His questions got Veena thinking; she decided maybe she should get a job. She interviewed for a position at a store. She started as a personal assistant, but she was quickly promoted. She got a lot of praise at work; she started making decent money. “It was the first time I started thinking I was smart,” she told me. “I mean, I’d thought I was smart in other ways—I was a good dancer or a good sister or good at relationships—but I never thought I was smart in that way. I never imagined I could have a career. It was just not something I had considered.”

As Veena’s self-confidence went up, her marriage went down. Things had already been tough in Jaipur. She’d married a childhood friend; she had her doubts from the start, but she didn’t have the confidence to resist her family’s pressure.
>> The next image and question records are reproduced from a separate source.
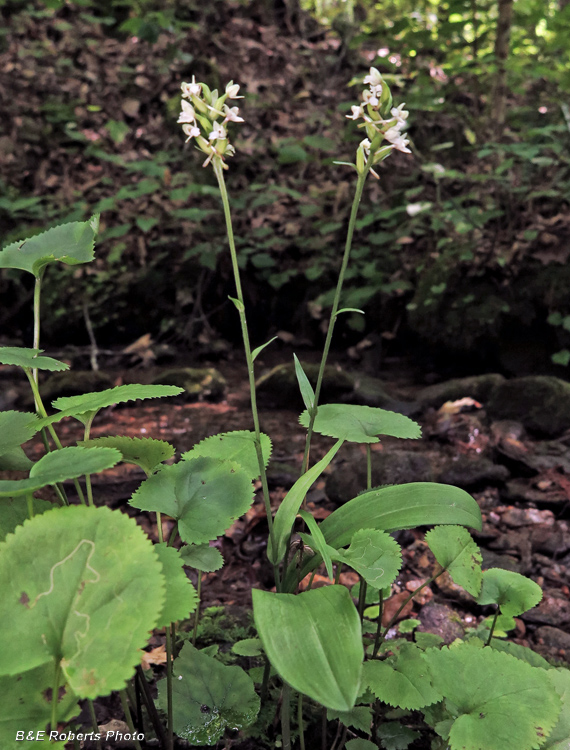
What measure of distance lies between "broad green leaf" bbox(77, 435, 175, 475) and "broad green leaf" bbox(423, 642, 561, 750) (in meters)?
0.61

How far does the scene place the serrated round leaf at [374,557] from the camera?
91 cm

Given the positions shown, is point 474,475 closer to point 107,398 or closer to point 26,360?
point 107,398

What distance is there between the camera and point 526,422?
3170mm

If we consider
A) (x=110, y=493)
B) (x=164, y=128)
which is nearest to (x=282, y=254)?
(x=164, y=128)

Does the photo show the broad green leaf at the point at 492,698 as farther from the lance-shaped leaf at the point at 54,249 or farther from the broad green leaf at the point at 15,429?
the lance-shaped leaf at the point at 54,249

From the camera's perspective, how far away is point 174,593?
0.77m

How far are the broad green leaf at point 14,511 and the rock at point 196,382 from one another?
2.94 meters

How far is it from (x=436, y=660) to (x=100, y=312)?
4.84 meters

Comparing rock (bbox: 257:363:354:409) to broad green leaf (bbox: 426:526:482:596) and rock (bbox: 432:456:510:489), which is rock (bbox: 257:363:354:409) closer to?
rock (bbox: 432:456:510:489)

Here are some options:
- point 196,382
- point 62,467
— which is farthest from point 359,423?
point 196,382

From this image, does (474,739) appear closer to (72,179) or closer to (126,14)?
(72,179)

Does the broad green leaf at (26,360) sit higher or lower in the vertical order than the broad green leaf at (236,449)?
higher

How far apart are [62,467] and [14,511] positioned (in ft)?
0.88

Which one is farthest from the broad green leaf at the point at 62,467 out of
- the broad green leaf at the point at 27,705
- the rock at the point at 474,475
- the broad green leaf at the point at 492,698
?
the rock at the point at 474,475
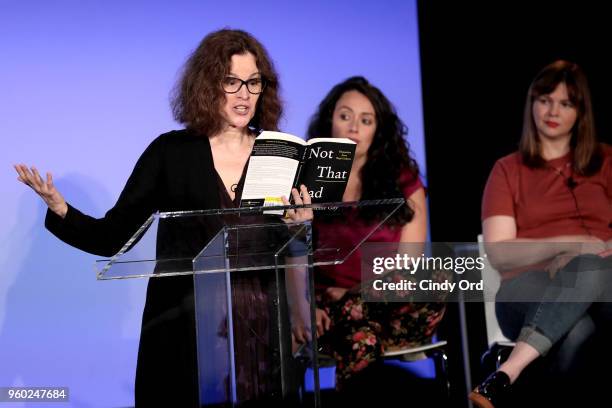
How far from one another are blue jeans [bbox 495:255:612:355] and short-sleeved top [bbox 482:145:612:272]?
0.37m

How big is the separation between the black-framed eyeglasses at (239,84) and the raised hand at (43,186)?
2.15 feet

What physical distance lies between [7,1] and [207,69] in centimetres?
142

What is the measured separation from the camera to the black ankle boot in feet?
9.46

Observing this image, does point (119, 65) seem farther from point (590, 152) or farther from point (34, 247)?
point (590, 152)

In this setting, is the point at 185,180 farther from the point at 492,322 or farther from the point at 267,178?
the point at 492,322

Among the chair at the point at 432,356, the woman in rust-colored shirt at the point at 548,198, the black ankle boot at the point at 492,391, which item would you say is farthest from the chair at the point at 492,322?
the black ankle boot at the point at 492,391

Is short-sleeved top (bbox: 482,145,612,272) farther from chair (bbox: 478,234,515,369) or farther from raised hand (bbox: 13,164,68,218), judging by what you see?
raised hand (bbox: 13,164,68,218)

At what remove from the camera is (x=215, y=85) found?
9.39ft

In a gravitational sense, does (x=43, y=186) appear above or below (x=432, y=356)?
above

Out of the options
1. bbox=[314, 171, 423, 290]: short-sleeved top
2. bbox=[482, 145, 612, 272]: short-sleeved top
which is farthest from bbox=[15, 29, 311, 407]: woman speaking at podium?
bbox=[482, 145, 612, 272]: short-sleeved top

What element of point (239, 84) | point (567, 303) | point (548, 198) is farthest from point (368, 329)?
point (239, 84)

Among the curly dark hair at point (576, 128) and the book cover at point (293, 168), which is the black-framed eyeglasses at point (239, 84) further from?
the curly dark hair at point (576, 128)

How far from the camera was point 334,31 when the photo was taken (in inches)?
161

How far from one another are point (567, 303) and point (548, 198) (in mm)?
641
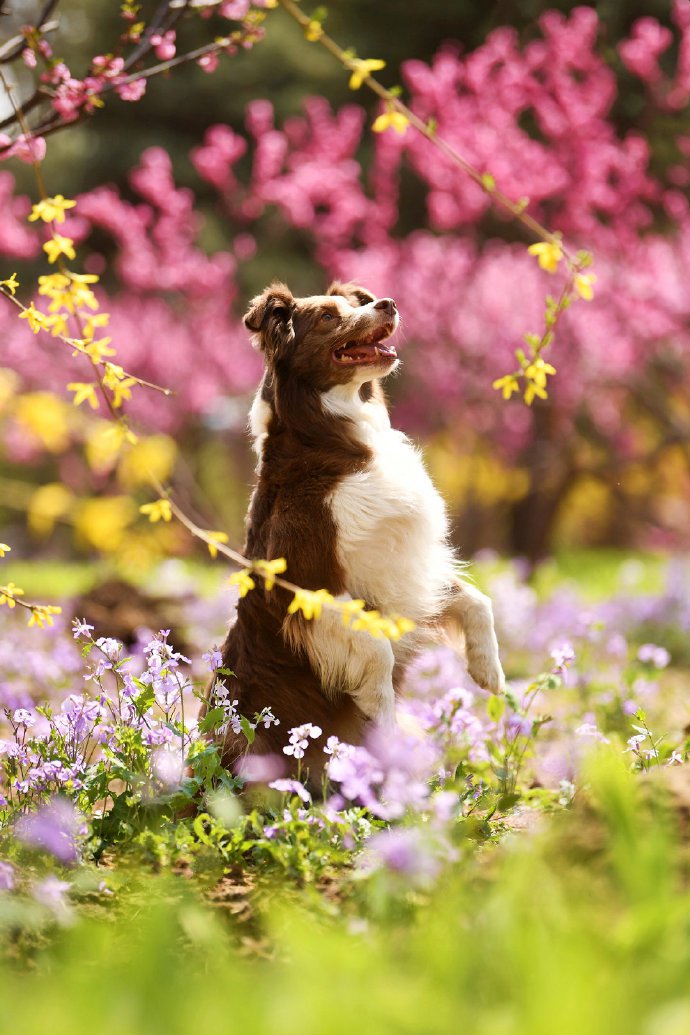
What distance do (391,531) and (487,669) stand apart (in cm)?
69

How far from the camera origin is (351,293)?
4.29 m

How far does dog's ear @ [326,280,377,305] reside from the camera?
14.0 ft

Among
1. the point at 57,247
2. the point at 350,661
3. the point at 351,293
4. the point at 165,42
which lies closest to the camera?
the point at 57,247

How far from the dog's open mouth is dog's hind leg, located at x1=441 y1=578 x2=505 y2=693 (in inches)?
36.0

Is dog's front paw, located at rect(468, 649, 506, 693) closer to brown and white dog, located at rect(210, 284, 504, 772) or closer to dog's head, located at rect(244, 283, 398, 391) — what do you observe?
brown and white dog, located at rect(210, 284, 504, 772)

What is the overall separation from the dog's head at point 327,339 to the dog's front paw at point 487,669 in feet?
3.70

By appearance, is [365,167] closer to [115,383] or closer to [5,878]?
[115,383]

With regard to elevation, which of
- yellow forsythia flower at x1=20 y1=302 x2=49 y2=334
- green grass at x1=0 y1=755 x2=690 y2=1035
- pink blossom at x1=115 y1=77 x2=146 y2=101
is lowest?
green grass at x1=0 y1=755 x2=690 y2=1035

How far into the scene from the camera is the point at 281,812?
10.5 ft

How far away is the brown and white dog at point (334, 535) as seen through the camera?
3623mm

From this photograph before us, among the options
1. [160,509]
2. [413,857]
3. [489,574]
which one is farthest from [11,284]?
[489,574]

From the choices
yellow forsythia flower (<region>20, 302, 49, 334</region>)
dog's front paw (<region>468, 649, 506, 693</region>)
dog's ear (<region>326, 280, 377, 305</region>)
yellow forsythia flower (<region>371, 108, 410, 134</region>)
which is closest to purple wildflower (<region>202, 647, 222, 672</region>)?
dog's front paw (<region>468, 649, 506, 693</region>)

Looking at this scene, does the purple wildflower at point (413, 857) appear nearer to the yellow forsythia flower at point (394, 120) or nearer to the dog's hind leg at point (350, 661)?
the dog's hind leg at point (350, 661)

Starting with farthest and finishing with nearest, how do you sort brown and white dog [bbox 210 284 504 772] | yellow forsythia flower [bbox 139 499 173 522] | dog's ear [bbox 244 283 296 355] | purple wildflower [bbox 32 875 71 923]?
dog's ear [bbox 244 283 296 355] < brown and white dog [bbox 210 284 504 772] < yellow forsythia flower [bbox 139 499 173 522] < purple wildflower [bbox 32 875 71 923]
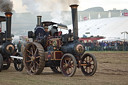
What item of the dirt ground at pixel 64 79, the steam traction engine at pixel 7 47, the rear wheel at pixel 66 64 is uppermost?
the steam traction engine at pixel 7 47

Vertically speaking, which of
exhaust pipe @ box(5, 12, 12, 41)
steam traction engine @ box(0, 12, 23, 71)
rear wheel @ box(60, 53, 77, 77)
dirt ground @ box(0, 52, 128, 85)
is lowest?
dirt ground @ box(0, 52, 128, 85)

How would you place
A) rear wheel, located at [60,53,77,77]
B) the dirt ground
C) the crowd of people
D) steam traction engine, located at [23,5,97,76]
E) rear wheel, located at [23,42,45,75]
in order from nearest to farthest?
1. the dirt ground
2. rear wheel, located at [60,53,77,77]
3. steam traction engine, located at [23,5,97,76]
4. rear wheel, located at [23,42,45,75]
5. the crowd of people

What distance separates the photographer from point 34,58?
1142cm

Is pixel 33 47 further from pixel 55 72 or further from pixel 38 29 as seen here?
pixel 55 72

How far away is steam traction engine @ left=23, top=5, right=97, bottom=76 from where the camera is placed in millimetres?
10555

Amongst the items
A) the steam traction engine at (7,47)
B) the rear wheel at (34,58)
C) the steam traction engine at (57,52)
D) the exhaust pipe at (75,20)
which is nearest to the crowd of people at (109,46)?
the steam traction engine at (7,47)

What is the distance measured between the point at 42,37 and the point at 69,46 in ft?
4.77

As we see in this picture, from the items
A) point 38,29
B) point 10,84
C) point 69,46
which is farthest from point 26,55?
point 10,84

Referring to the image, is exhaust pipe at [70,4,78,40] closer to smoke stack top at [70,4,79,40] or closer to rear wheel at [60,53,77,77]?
smoke stack top at [70,4,79,40]

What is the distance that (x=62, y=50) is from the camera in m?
11.1

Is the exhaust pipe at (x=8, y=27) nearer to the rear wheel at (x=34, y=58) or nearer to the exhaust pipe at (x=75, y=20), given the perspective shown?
the rear wheel at (x=34, y=58)

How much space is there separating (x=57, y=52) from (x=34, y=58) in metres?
0.94

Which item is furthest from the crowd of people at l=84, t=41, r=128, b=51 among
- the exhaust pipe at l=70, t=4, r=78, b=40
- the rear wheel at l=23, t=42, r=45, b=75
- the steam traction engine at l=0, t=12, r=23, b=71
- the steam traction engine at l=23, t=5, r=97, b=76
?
the exhaust pipe at l=70, t=4, r=78, b=40

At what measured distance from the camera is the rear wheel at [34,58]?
36.1 feet
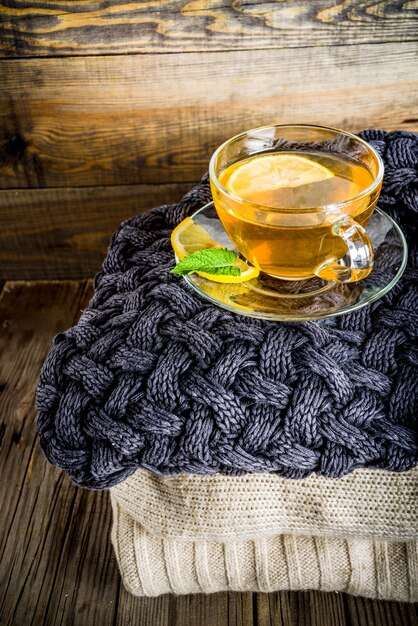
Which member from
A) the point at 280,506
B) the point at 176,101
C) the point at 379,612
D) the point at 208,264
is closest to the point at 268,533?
the point at 280,506

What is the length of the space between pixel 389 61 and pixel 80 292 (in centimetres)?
61

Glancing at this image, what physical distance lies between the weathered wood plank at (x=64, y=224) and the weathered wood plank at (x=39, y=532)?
189 mm

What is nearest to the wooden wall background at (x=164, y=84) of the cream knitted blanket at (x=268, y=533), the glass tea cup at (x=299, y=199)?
the glass tea cup at (x=299, y=199)

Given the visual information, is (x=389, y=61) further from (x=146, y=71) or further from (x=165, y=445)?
(x=165, y=445)

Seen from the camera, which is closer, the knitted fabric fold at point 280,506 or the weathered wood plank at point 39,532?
the knitted fabric fold at point 280,506

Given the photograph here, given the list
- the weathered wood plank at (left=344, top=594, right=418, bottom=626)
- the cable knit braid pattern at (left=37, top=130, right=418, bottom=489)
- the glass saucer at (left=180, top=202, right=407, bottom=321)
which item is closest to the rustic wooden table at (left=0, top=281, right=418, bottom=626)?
the weathered wood plank at (left=344, top=594, right=418, bottom=626)

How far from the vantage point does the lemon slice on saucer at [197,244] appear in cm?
56

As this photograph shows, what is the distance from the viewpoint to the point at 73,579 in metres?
0.71

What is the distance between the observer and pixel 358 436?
0.50 metres

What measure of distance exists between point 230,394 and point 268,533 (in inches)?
7.4

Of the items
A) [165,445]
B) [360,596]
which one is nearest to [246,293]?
[165,445]

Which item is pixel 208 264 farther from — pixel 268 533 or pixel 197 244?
pixel 268 533

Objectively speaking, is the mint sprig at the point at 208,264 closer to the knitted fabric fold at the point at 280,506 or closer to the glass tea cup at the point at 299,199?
the glass tea cup at the point at 299,199

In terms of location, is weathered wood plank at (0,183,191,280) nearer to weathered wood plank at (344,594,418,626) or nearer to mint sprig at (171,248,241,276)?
mint sprig at (171,248,241,276)
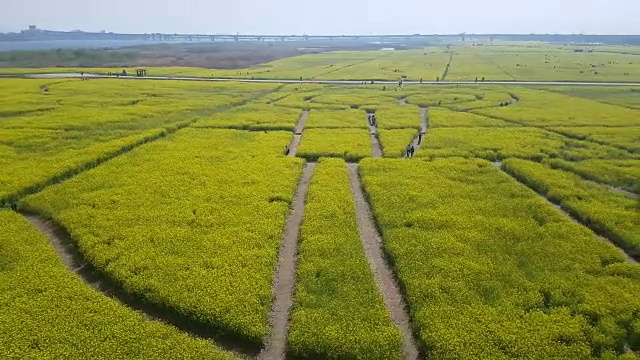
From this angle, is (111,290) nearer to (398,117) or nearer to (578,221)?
(578,221)

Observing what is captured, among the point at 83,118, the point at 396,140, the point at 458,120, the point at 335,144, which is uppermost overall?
the point at 83,118

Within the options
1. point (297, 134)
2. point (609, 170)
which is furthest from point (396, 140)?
point (609, 170)

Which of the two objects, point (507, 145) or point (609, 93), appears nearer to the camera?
point (507, 145)

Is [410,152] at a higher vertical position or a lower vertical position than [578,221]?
higher

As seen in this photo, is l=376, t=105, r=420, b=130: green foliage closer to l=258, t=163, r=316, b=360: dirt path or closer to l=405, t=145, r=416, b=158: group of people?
l=405, t=145, r=416, b=158: group of people

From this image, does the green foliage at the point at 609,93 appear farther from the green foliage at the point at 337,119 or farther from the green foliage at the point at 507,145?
the green foliage at the point at 337,119

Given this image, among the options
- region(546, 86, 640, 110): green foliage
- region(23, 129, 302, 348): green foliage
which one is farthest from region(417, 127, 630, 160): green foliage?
region(546, 86, 640, 110): green foliage

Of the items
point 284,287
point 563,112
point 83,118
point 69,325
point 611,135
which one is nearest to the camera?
point 69,325
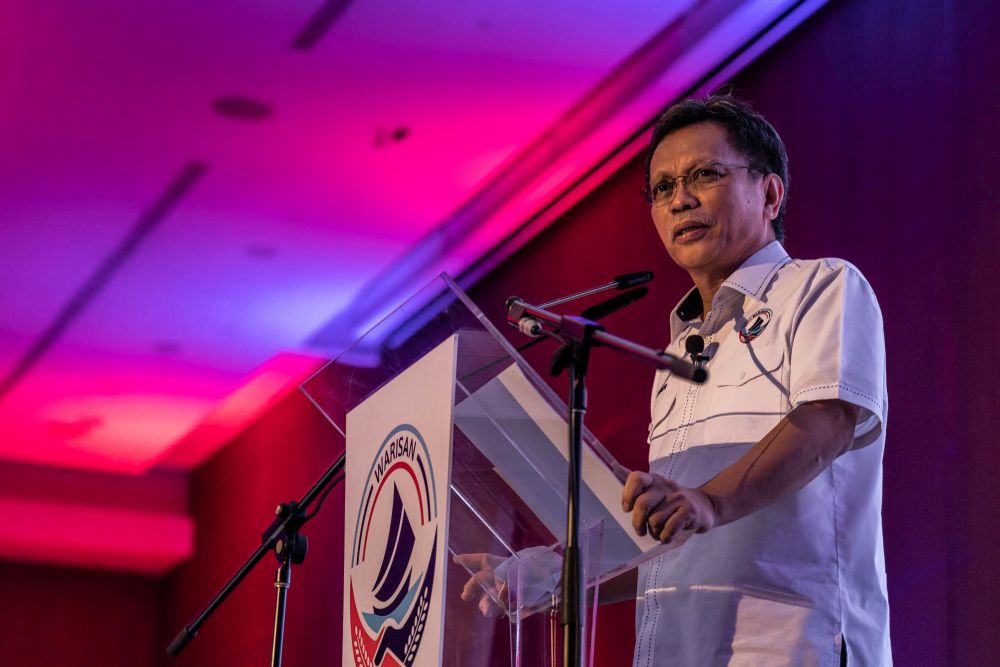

She hoped for the best. Soon, though, she found out that she and her husband were incompatible in many ways. The “physical side” of the marriage wasn’t working, she said, and, perhaps as a consequence, they bickered a lot.

Things got worse when Veena started working. Her success seemed to threaten her husband. She said that if she stayed out late, he’d get upset. When, at a subsequent job, she was sent to Europe, he seemed unhappy with the way she was building her own life. Veena said her husband was a good man, but they just seemed to have different ideas of their roles in the marriage.

One night there was a big scene at home. Veena was on the
sofa, sick with a fever. Her husband got angry about something she said. He kicked a table. The table broke and a piece grazed Veena’s shoulder. She felt she had to get out. It was raining outside.